Manage Secrets in Kubernetes.md

Problem Statement:

The Nautilus DevOps team is working to deploy some tools in Kubernetes cluster. Some of the tools are licence based so that licence information needs to be stored securely within Kubernetes cluster. Therefore, the team wants to utilize Kubernetes secrets to store those secrets. Below you can find more details about the requirements

• We already have a secret key file official.txt under /opt location on jump host. Create a generic secret named official, it should contain the password/license-number present in official.txt file

• Also create a pod named secret-devops

• Configure pod's spec as container name should be secret-container-devops, image should be centos preferably with latest tag (remember to mention the tag with image). Use sleep command for container so that it remains in running state. Consume the created secret and mount it under /opt/demo within the container

• To verify you can exec into the container secret-container-devops, to check the secret key under the mounted path /opt/demo. Before hitting the Check button please make sure pod/pods are in running state, also validation can take some time to complete so keep patience

Here’s a detailed breakdown and solution to securely store and access secrets using Kubernetes.

Problem Breakdown:

1. Create a Secret:

   • We have a file /opt/official.txt on a jump host that contains a password/license number. This file should be used to create a Kubernetes secret.

2. Create a Pod:

   • We need to create a pod named secret-devops with a CentOS container.
   • The container should mount the created secret at /opt/demo to verify that the secret is correctly mounted and accessible.

Solution:

Step 1: Create the Kubernetes Secret

To create a Kubernetes secret from the file /opt/official.txt:

kubectl create secret generic official --from-file=password=/opt/official.txt

This command creates a secret named official with the data from the file. The key in the secret will be password, and its value will be the content of official.txt.

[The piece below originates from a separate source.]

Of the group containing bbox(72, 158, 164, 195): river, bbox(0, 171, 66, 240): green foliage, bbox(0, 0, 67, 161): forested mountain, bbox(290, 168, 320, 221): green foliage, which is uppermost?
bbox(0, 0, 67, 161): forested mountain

Step 2: Create the Pod YAML Configuration

Create a YAML file named pod.yaml with the following content:

apiVersion: v1
kind: Pod
metadata:
  name: secret-devops
spec:
  containers:
  - name: secret-container-devops
    image: centos:latest
    command:
      - 'sleep'
      - '3600'
    volumeMounts:
    - name: secret-volume
      mountPath: /opt/demo
      readOnly: true
  volumes:
  - name: secret-volume
    secret:
      secretName: official

Explanation

• apiVersion: v1: Specifies the API version.
• kind: Pod: Specifies the resource type.
• metadata: Contains metadata about the pod such as its name.
• spec: Contains the specifications for the pod, including:
  • containers:
    • name: The name of the container.
    • image: The container image (CentOS in this case).
    • command: The command to run (in this case, sleep 3600 keeps the container running for 3600 seconds).
    • volumeMounts: Mounts the secret volume to /opt/demo.
  • volumes:
    • name: The name of the volume.
    • secret: Specifies that this volume is populated from a secret, using the secret name official.

Step 3: Apply the Pod YAML Configuration

Apply the YAML configuration to create the pod:

kubectl apply -f pod.yaml

Verify that the pod is running:

kubectl get pods

Step 4: Verify Secret Mount

To verify that the secret is mounted correctly, exec into the pod and check the mounted path:

kubectl exec -it secret-devops -- sh

Within the container:

cat /opt/demo/password

You should see the content of official.txt, e.g., 5ecur3.

Summary

• Secret Creation: Created a Kubernetes secret from a file.
• Pod Configuration: Created a pod with CentOS that mounts the secret at a specified path.
• Verification: Checked that the secret is accessible inside the container.

This process ensures that sensitive information is securely stored and accessible only where needed.